◆ EXCERPTED TEXT:
· · ·
Weyerhaeuser Company (NYSE:WY), which has moved up well over 40% since the middle of 2006, is now considering making changes to its centuries old corporate model. Many activist shareholders have
been pushing the lumber giant to sell everything but its timberland operations and restructure itself as a Real Estate Investment Trust (REIT) in an effort to save millions with the new tax structure. The company initially resisted the idea, however, opting to maintain its current corporate structure while pushing for federal legislation that would make it cheaper to operate its timberlands. But recently, the company announced that it would explore all of its strategic options, including a possible restructuring.
· · ·
◆ WHAT YOU NEED TO DO:
(1) From the Weyerhaeuser passage, set down the words that begin at "Weyerhaeuser Company (NYSE:WY), which" and stop after "a possible restructuring.".
(2) Decide whether each statement agrees with the Weyerhaeuser passage, answering yes or no and quoting the deciding words: (a) activist shareholders have pushed the company to restructure as a REIT; (b) the company at first embraced the REIT idea; (c) the company's stock has fallen since the middle of 2006.

◆ ENTRIES PROVIDED:
· · ·
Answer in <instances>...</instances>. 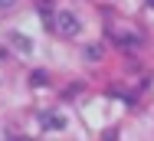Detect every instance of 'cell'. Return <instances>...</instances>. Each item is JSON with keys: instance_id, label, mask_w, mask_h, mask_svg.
Masks as SVG:
<instances>
[{"instance_id": "52a82bcc", "label": "cell", "mask_w": 154, "mask_h": 141, "mask_svg": "<svg viewBox=\"0 0 154 141\" xmlns=\"http://www.w3.org/2000/svg\"><path fill=\"white\" fill-rule=\"evenodd\" d=\"M10 3H13V0H0V7H10Z\"/></svg>"}, {"instance_id": "3957f363", "label": "cell", "mask_w": 154, "mask_h": 141, "mask_svg": "<svg viewBox=\"0 0 154 141\" xmlns=\"http://www.w3.org/2000/svg\"><path fill=\"white\" fill-rule=\"evenodd\" d=\"M43 125H46L49 131H59V128H66V118L56 115V112H46V115H43Z\"/></svg>"}, {"instance_id": "8992f818", "label": "cell", "mask_w": 154, "mask_h": 141, "mask_svg": "<svg viewBox=\"0 0 154 141\" xmlns=\"http://www.w3.org/2000/svg\"><path fill=\"white\" fill-rule=\"evenodd\" d=\"M46 82V72H33V85H43Z\"/></svg>"}, {"instance_id": "6da1fadb", "label": "cell", "mask_w": 154, "mask_h": 141, "mask_svg": "<svg viewBox=\"0 0 154 141\" xmlns=\"http://www.w3.org/2000/svg\"><path fill=\"white\" fill-rule=\"evenodd\" d=\"M108 36L122 46V49H131V53H138V49H144V39L138 36V33H131V30H108Z\"/></svg>"}, {"instance_id": "7a4b0ae2", "label": "cell", "mask_w": 154, "mask_h": 141, "mask_svg": "<svg viewBox=\"0 0 154 141\" xmlns=\"http://www.w3.org/2000/svg\"><path fill=\"white\" fill-rule=\"evenodd\" d=\"M56 30H59L62 36H75V33H79V17H72V13H59V17H56Z\"/></svg>"}, {"instance_id": "ba28073f", "label": "cell", "mask_w": 154, "mask_h": 141, "mask_svg": "<svg viewBox=\"0 0 154 141\" xmlns=\"http://www.w3.org/2000/svg\"><path fill=\"white\" fill-rule=\"evenodd\" d=\"M13 141H30V138H13Z\"/></svg>"}, {"instance_id": "9c48e42d", "label": "cell", "mask_w": 154, "mask_h": 141, "mask_svg": "<svg viewBox=\"0 0 154 141\" xmlns=\"http://www.w3.org/2000/svg\"><path fill=\"white\" fill-rule=\"evenodd\" d=\"M148 3H151V7H154V0H148Z\"/></svg>"}, {"instance_id": "5b68a950", "label": "cell", "mask_w": 154, "mask_h": 141, "mask_svg": "<svg viewBox=\"0 0 154 141\" xmlns=\"http://www.w3.org/2000/svg\"><path fill=\"white\" fill-rule=\"evenodd\" d=\"M98 56H102L98 46H85V59H98Z\"/></svg>"}, {"instance_id": "277c9868", "label": "cell", "mask_w": 154, "mask_h": 141, "mask_svg": "<svg viewBox=\"0 0 154 141\" xmlns=\"http://www.w3.org/2000/svg\"><path fill=\"white\" fill-rule=\"evenodd\" d=\"M10 43L20 46V53H30V39H26V36H10Z\"/></svg>"}]
</instances>
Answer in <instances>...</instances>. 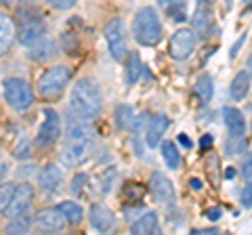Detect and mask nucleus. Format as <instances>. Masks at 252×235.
Here are the masks:
<instances>
[{
	"mask_svg": "<svg viewBox=\"0 0 252 235\" xmlns=\"http://www.w3.org/2000/svg\"><path fill=\"white\" fill-rule=\"evenodd\" d=\"M168 128V118L164 114H156L149 118L147 124V132H145V141L149 147H158L160 145V139L164 137V132Z\"/></svg>",
	"mask_w": 252,
	"mask_h": 235,
	"instance_id": "dca6fc26",
	"label": "nucleus"
},
{
	"mask_svg": "<svg viewBox=\"0 0 252 235\" xmlns=\"http://www.w3.org/2000/svg\"><path fill=\"white\" fill-rule=\"evenodd\" d=\"M206 168H208V175H210V181L212 185H219V158L215 153H210V158L206 160Z\"/></svg>",
	"mask_w": 252,
	"mask_h": 235,
	"instance_id": "7c9ffc66",
	"label": "nucleus"
},
{
	"mask_svg": "<svg viewBox=\"0 0 252 235\" xmlns=\"http://www.w3.org/2000/svg\"><path fill=\"white\" fill-rule=\"evenodd\" d=\"M116 168H112V170H107L103 176H101V193H109L112 191V187H114V181H116Z\"/></svg>",
	"mask_w": 252,
	"mask_h": 235,
	"instance_id": "2f4dec72",
	"label": "nucleus"
},
{
	"mask_svg": "<svg viewBox=\"0 0 252 235\" xmlns=\"http://www.w3.org/2000/svg\"><path fill=\"white\" fill-rule=\"evenodd\" d=\"M175 2H179V0H158V4H160V6H166V9H168V6H172Z\"/></svg>",
	"mask_w": 252,
	"mask_h": 235,
	"instance_id": "ea45409f",
	"label": "nucleus"
},
{
	"mask_svg": "<svg viewBox=\"0 0 252 235\" xmlns=\"http://www.w3.org/2000/svg\"><path fill=\"white\" fill-rule=\"evenodd\" d=\"M89 223L94 231L107 233L116 227V216L105 204H93L91 210H89Z\"/></svg>",
	"mask_w": 252,
	"mask_h": 235,
	"instance_id": "f8f14e48",
	"label": "nucleus"
},
{
	"mask_svg": "<svg viewBox=\"0 0 252 235\" xmlns=\"http://www.w3.org/2000/svg\"><path fill=\"white\" fill-rule=\"evenodd\" d=\"M223 122L229 130V137H246V120H244V114L238 107H225Z\"/></svg>",
	"mask_w": 252,
	"mask_h": 235,
	"instance_id": "2eb2a0df",
	"label": "nucleus"
},
{
	"mask_svg": "<svg viewBox=\"0 0 252 235\" xmlns=\"http://www.w3.org/2000/svg\"><path fill=\"white\" fill-rule=\"evenodd\" d=\"M15 36H17V28H15L13 19L9 15L0 13V57L11 51V46L15 42Z\"/></svg>",
	"mask_w": 252,
	"mask_h": 235,
	"instance_id": "f3484780",
	"label": "nucleus"
},
{
	"mask_svg": "<svg viewBox=\"0 0 252 235\" xmlns=\"http://www.w3.org/2000/svg\"><path fill=\"white\" fill-rule=\"evenodd\" d=\"M160 151H162V158L166 162V166L170 170H179L181 168V155H179V149L172 141H164L160 145Z\"/></svg>",
	"mask_w": 252,
	"mask_h": 235,
	"instance_id": "b1692460",
	"label": "nucleus"
},
{
	"mask_svg": "<svg viewBox=\"0 0 252 235\" xmlns=\"http://www.w3.org/2000/svg\"><path fill=\"white\" fill-rule=\"evenodd\" d=\"M225 147L229 149L231 155L246 151V137H229V141L225 143Z\"/></svg>",
	"mask_w": 252,
	"mask_h": 235,
	"instance_id": "c756f323",
	"label": "nucleus"
},
{
	"mask_svg": "<svg viewBox=\"0 0 252 235\" xmlns=\"http://www.w3.org/2000/svg\"><path fill=\"white\" fill-rule=\"evenodd\" d=\"M240 172H242V176L246 178V181H252V158H248V160H244V164H242V168H240Z\"/></svg>",
	"mask_w": 252,
	"mask_h": 235,
	"instance_id": "f704fd0d",
	"label": "nucleus"
},
{
	"mask_svg": "<svg viewBox=\"0 0 252 235\" xmlns=\"http://www.w3.org/2000/svg\"><path fill=\"white\" fill-rule=\"evenodd\" d=\"M141 74H143V63H141V57L137 53H130L128 61H126V84L139 82Z\"/></svg>",
	"mask_w": 252,
	"mask_h": 235,
	"instance_id": "393cba45",
	"label": "nucleus"
},
{
	"mask_svg": "<svg viewBox=\"0 0 252 235\" xmlns=\"http://www.w3.org/2000/svg\"><path fill=\"white\" fill-rule=\"evenodd\" d=\"M72 193L78 195V198H86V193H89V176L76 175L72 178Z\"/></svg>",
	"mask_w": 252,
	"mask_h": 235,
	"instance_id": "cd10ccee",
	"label": "nucleus"
},
{
	"mask_svg": "<svg viewBox=\"0 0 252 235\" xmlns=\"http://www.w3.org/2000/svg\"><path fill=\"white\" fill-rule=\"evenodd\" d=\"M200 2H204V4H210V6H212V2H215V0H200Z\"/></svg>",
	"mask_w": 252,
	"mask_h": 235,
	"instance_id": "49530a36",
	"label": "nucleus"
},
{
	"mask_svg": "<svg viewBox=\"0 0 252 235\" xmlns=\"http://www.w3.org/2000/svg\"><path fill=\"white\" fill-rule=\"evenodd\" d=\"M57 208L61 210V214L65 216L67 225H80L82 223L84 210H82L80 204H76V202H61Z\"/></svg>",
	"mask_w": 252,
	"mask_h": 235,
	"instance_id": "5701e85b",
	"label": "nucleus"
},
{
	"mask_svg": "<svg viewBox=\"0 0 252 235\" xmlns=\"http://www.w3.org/2000/svg\"><path fill=\"white\" fill-rule=\"evenodd\" d=\"M246 72L250 74V78H252V55L248 57V61H246Z\"/></svg>",
	"mask_w": 252,
	"mask_h": 235,
	"instance_id": "79ce46f5",
	"label": "nucleus"
},
{
	"mask_svg": "<svg viewBox=\"0 0 252 235\" xmlns=\"http://www.w3.org/2000/svg\"><path fill=\"white\" fill-rule=\"evenodd\" d=\"M195 44H198V38H195L193 29H187V28H181L177 29L170 38V55L172 59L177 61H183L187 59L189 55L195 51Z\"/></svg>",
	"mask_w": 252,
	"mask_h": 235,
	"instance_id": "6e6552de",
	"label": "nucleus"
},
{
	"mask_svg": "<svg viewBox=\"0 0 252 235\" xmlns=\"http://www.w3.org/2000/svg\"><path fill=\"white\" fill-rule=\"evenodd\" d=\"M244 40H246V34H244V36H240V40L233 44V49H231V57H235V55H238V51H240V46L244 44Z\"/></svg>",
	"mask_w": 252,
	"mask_h": 235,
	"instance_id": "e433bc0d",
	"label": "nucleus"
},
{
	"mask_svg": "<svg viewBox=\"0 0 252 235\" xmlns=\"http://www.w3.org/2000/svg\"><path fill=\"white\" fill-rule=\"evenodd\" d=\"M0 4H4V6H11V4H15V0H0Z\"/></svg>",
	"mask_w": 252,
	"mask_h": 235,
	"instance_id": "c03bdc74",
	"label": "nucleus"
},
{
	"mask_svg": "<svg viewBox=\"0 0 252 235\" xmlns=\"http://www.w3.org/2000/svg\"><path fill=\"white\" fill-rule=\"evenodd\" d=\"M55 53H57V44L49 40V38H40L38 42L28 46V55H30V59H34V61H46V59L55 57Z\"/></svg>",
	"mask_w": 252,
	"mask_h": 235,
	"instance_id": "aec40b11",
	"label": "nucleus"
},
{
	"mask_svg": "<svg viewBox=\"0 0 252 235\" xmlns=\"http://www.w3.org/2000/svg\"><path fill=\"white\" fill-rule=\"evenodd\" d=\"M2 95L15 112H26L34 105V90L21 78H6L2 82Z\"/></svg>",
	"mask_w": 252,
	"mask_h": 235,
	"instance_id": "7ed1b4c3",
	"label": "nucleus"
},
{
	"mask_svg": "<svg viewBox=\"0 0 252 235\" xmlns=\"http://www.w3.org/2000/svg\"><path fill=\"white\" fill-rule=\"evenodd\" d=\"M32 202H34V189H32V185H30V183H19V185H15L11 204H9V208L4 210L6 218H15V216L28 214Z\"/></svg>",
	"mask_w": 252,
	"mask_h": 235,
	"instance_id": "1a4fd4ad",
	"label": "nucleus"
},
{
	"mask_svg": "<svg viewBox=\"0 0 252 235\" xmlns=\"http://www.w3.org/2000/svg\"><path fill=\"white\" fill-rule=\"evenodd\" d=\"M91 147H93V141H82V143H65L61 151V158L65 164L74 166V164H80L82 160L89 158L91 153Z\"/></svg>",
	"mask_w": 252,
	"mask_h": 235,
	"instance_id": "4468645a",
	"label": "nucleus"
},
{
	"mask_svg": "<svg viewBox=\"0 0 252 235\" xmlns=\"http://www.w3.org/2000/svg\"><path fill=\"white\" fill-rule=\"evenodd\" d=\"M242 206L252 208V181L244 187V191H242Z\"/></svg>",
	"mask_w": 252,
	"mask_h": 235,
	"instance_id": "72a5a7b5",
	"label": "nucleus"
},
{
	"mask_svg": "<svg viewBox=\"0 0 252 235\" xmlns=\"http://www.w3.org/2000/svg\"><path fill=\"white\" fill-rule=\"evenodd\" d=\"M250 92V74L248 72H238L233 76L231 86H229V95L233 101H244Z\"/></svg>",
	"mask_w": 252,
	"mask_h": 235,
	"instance_id": "412c9836",
	"label": "nucleus"
},
{
	"mask_svg": "<svg viewBox=\"0 0 252 235\" xmlns=\"http://www.w3.org/2000/svg\"><path fill=\"white\" fill-rule=\"evenodd\" d=\"M200 145H202V147H208V145H212V137H204V139L200 141Z\"/></svg>",
	"mask_w": 252,
	"mask_h": 235,
	"instance_id": "a19ab883",
	"label": "nucleus"
},
{
	"mask_svg": "<svg viewBox=\"0 0 252 235\" xmlns=\"http://www.w3.org/2000/svg\"><path fill=\"white\" fill-rule=\"evenodd\" d=\"M32 227H34V221L28 216V214H21V216H15L11 218V223L6 225V233H13V235H21V233H28Z\"/></svg>",
	"mask_w": 252,
	"mask_h": 235,
	"instance_id": "bb28decb",
	"label": "nucleus"
},
{
	"mask_svg": "<svg viewBox=\"0 0 252 235\" xmlns=\"http://www.w3.org/2000/svg\"><path fill=\"white\" fill-rule=\"evenodd\" d=\"M179 141H181V143H183L185 147H191V143H189V139H187L185 135H181V137H179Z\"/></svg>",
	"mask_w": 252,
	"mask_h": 235,
	"instance_id": "37998d69",
	"label": "nucleus"
},
{
	"mask_svg": "<svg viewBox=\"0 0 252 235\" xmlns=\"http://www.w3.org/2000/svg\"><path fill=\"white\" fill-rule=\"evenodd\" d=\"M231 6H233V0H225V9H227V11H229V9H231Z\"/></svg>",
	"mask_w": 252,
	"mask_h": 235,
	"instance_id": "a18cd8bd",
	"label": "nucleus"
},
{
	"mask_svg": "<svg viewBox=\"0 0 252 235\" xmlns=\"http://www.w3.org/2000/svg\"><path fill=\"white\" fill-rule=\"evenodd\" d=\"M208 233H210V235H219L220 231H219V229H195V231H193V235H208Z\"/></svg>",
	"mask_w": 252,
	"mask_h": 235,
	"instance_id": "4c0bfd02",
	"label": "nucleus"
},
{
	"mask_svg": "<svg viewBox=\"0 0 252 235\" xmlns=\"http://www.w3.org/2000/svg\"><path fill=\"white\" fill-rule=\"evenodd\" d=\"M191 26H193V32H198L200 36H208V34H210V26H212V11H210V4L198 2V6H195V11H193Z\"/></svg>",
	"mask_w": 252,
	"mask_h": 235,
	"instance_id": "6ab92c4d",
	"label": "nucleus"
},
{
	"mask_svg": "<svg viewBox=\"0 0 252 235\" xmlns=\"http://www.w3.org/2000/svg\"><path fill=\"white\" fill-rule=\"evenodd\" d=\"M69 107H72L74 116L82 118V120H94L103 109V97H101L97 82L91 78L78 80L69 95Z\"/></svg>",
	"mask_w": 252,
	"mask_h": 235,
	"instance_id": "f257e3e1",
	"label": "nucleus"
},
{
	"mask_svg": "<svg viewBox=\"0 0 252 235\" xmlns=\"http://www.w3.org/2000/svg\"><path fill=\"white\" fill-rule=\"evenodd\" d=\"M46 32V26L42 17L34 11H21L19 13V19H17V38L23 46H30L38 42L40 38H44Z\"/></svg>",
	"mask_w": 252,
	"mask_h": 235,
	"instance_id": "39448f33",
	"label": "nucleus"
},
{
	"mask_svg": "<svg viewBox=\"0 0 252 235\" xmlns=\"http://www.w3.org/2000/svg\"><path fill=\"white\" fill-rule=\"evenodd\" d=\"M103 36L107 40V51L116 61H122L126 57V28L122 19H112L103 29Z\"/></svg>",
	"mask_w": 252,
	"mask_h": 235,
	"instance_id": "423d86ee",
	"label": "nucleus"
},
{
	"mask_svg": "<svg viewBox=\"0 0 252 235\" xmlns=\"http://www.w3.org/2000/svg\"><path fill=\"white\" fill-rule=\"evenodd\" d=\"M38 183L44 191H59L63 185V172L57 164H46L38 175Z\"/></svg>",
	"mask_w": 252,
	"mask_h": 235,
	"instance_id": "ddd939ff",
	"label": "nucleus"
},
{
	"mask_svg": "<svg viewBox=\"0 0 252 235\" xmlns=\"http://www.w3.org/2000/svg\"><path fill=\"white\" fill-rule=\"evenodd\" d=\"M220 214H223V212H220V208H210V210H206V218H208V221H219Z\"/></svg>",
	"mask_w": 252,
	"mask_h": 235,
	"instance_id": "c9c22d12",
	"label": "nucleus"
},
{
	"mask_svg": "<svg viewBox=\"0 0 252 235\" xmlns=\"http://www.w3.org/2000/svg\"><path fill=\"white\" fill-rule=\"evenodd\" d=\"M193 92H195V97L200 99L202 105H208L212 101V95H215V82H212V76L202 74L198 78V82H195V86H193Z\"/></svg>",
	"mask_w": 252,
	"mask_h": 235,
	"instance_id": "4be33fe9",
	"label": "nucleus"
},
{
	"mask_svg": "<svg viewBox=\"0 0 252 235\" xmlns=\"http://www.w3.org/2000/svg\"><path fill=\"white\" fill-rule=\"evenodd\" d=\"M158 231H160V223H158V214L154 210H147L130 225V233L135 235H156Z\"/></svg>",
	"mask_w": 252,
	"mask_h": 235,
	"instance_id": "a211bd4d",
	"label": "nucleus"
},
{
	"mask_svg": "<svg viewBox=\"0 0 252 235\" xmlns=\"http://www.w3.org/2000/svg\"><path fill=\"white\" fill-rule=\"evenodd\" d=\"M149 187H152L154 198L160 204H164V206H170V204L175 202V198H177L172 181L166 175H162V172H158V170L152 175V178H149Z\"/></svg>",
	"mask_w": 252,
	"mask_h": 235,
	"instance_id": "9b49d317",
	"label": "nucleus"
},
{
	"mask_svg": "<svg viewBox=\"0 0 252 235\" xmlns=\"http://www.w3.org/2000/svg\"><path fill=\"white\" fill-rule=\"evenodd\" d=\"M135 114H132V107L130 105H118L116 109V124L120 130H130L135 126Z\"/></svg>",
	"mask_w": 252,
	"mask_h": 235,
	"instance_id": "a878e982",
	"label": "nucleus"
},
{
	"mask_svg": "<svg viewBox=\"0 0 252 235\" xmlns=\"http://www.w3.org/2000/svg\"><path fill=\"white\" fill-rule=\"evenodd\" d=\"M67 221L59 208H44L34 216V229L40 233H61Z\"/></svg>",
	"mask_w": 252,
	"mask_h": 235,
	"instance_id": "9d476101",
	"label": "nucleus"
},
{
	"mask_svg": "<svg viewBox=\"0 0 252 235\" xmlns=\"http://www.w3.org/2000/svg\"><path fill=\"white\" fill-rule=\"evenodd\" d=\"M132 36L135 40L143 46H156L162 38V23L158 17L156 9L152 6H143L139 9L135 19H132Z\"/></svg>",
	"mask_w": 252,
	"mask_h": 235,
	"instance_id": "f03ea898",
	"label": "nucleus"
},
{
	"mask_svg": "<svg viewBox=\"0 0 252 235\" xmlns=\"http://www.w3.org/2000/svg\"><path fill=\"white\" fill-rule=\"evenodd\" d=\"M78 2V0H49V4L55 11H69L72 6Z\"/></svg>",
	"mask_w": 252,
	"mask_h": 235,
	"instance_id": "473e14b6",
	"label": "nucleus"
},
{
	"mask_svg": "<svg viewBox=\"0 0 252 235\" xmlns=\"http://www.w3.org/2000/svg\"><path fill=\"white\" fill-rule=\"evenodd\" d=\"M189 187L191 189H202V181L200 178H189Z\"/></svg>",
	"mask_w": 252,
	"mask_h": 235,
	"instance_id": "58836bf2",
	"label": "nucleus"
},
{
	"mask_svg": "<svg viewBox=\"0 0 252 235\" xmlns=\"http://www.w3.org/2000/svg\"><path fill=\"white\" fill-rule=\"evenodd\" d=\"M69 82V69L65 65H55L38 78V92L42 99H57Z\"/></svg>",
	"mask_w": 252,
	"mask_h": 235,
	"instance_id": "20e7f679",
	"label": "nucleus"
},
{
	"mask_svg": "<svg viewBox=\"0 0 252 235\" xmlns=\"http://www.w3.org/2000/svg\"><path fill=\"white\" fill-rule=\"evenodd\" d=\"M61 135V118L55 109H44V118H42V124L38 128V137H36V143L40 147H51L57 143V139Z\"/></svg>",
	"mask_w": 252,
	"mask_h": 235,
	"instance_id": "0eeeda50",
	"label": "nucleus"
},
{
	"mask_svg": "<svg viewBox=\"0 0 252 235\" xmlns=\"http://www.w3.org/2000/svg\"><path fill=\"white\" fill-rule=\"evenodd\" d=\"M13 191H15V185L13 183H0V212L4 214V210L9 208L11 198H13Z\"/></svg>",
	"mask_w": 252,
	"mask_h": 235,
	"instance_id": "c85d7f7f",
	"label": "nucleus"
}]
</instances>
· · ·
◆ TASK ANSWERS:
(1)
Weyerhaeuser Company (NYSE:WY), which has moved up well over 40% since the middle of 2006, is now considering making changes to its centuries old corporate model. Many activist shareholders have
been pushing the lumber giant to sell everything but its timberland operations and restructure itself as a Real Estate Investment Trust (REIT) in an effort to save millions with the new tax structure. The company initially resisted the idea, however, opting to maintain its current corporate structure while pushing for federal legislation that would make it cheaper to operate its timberlands. But recently, the company announced that it would explore all of its strategic options, including a possible restructuring.

(2)
(a) Yes: "Many activist shareholders have been pushing the lumber giant to sell everything but its timberland operations and restructure itself as a Real Estate Investment Trust (REIT)."
(b) No: "The company initially resisted the idea."
(c) No: "has moved up well over 40% since the middle of 2006."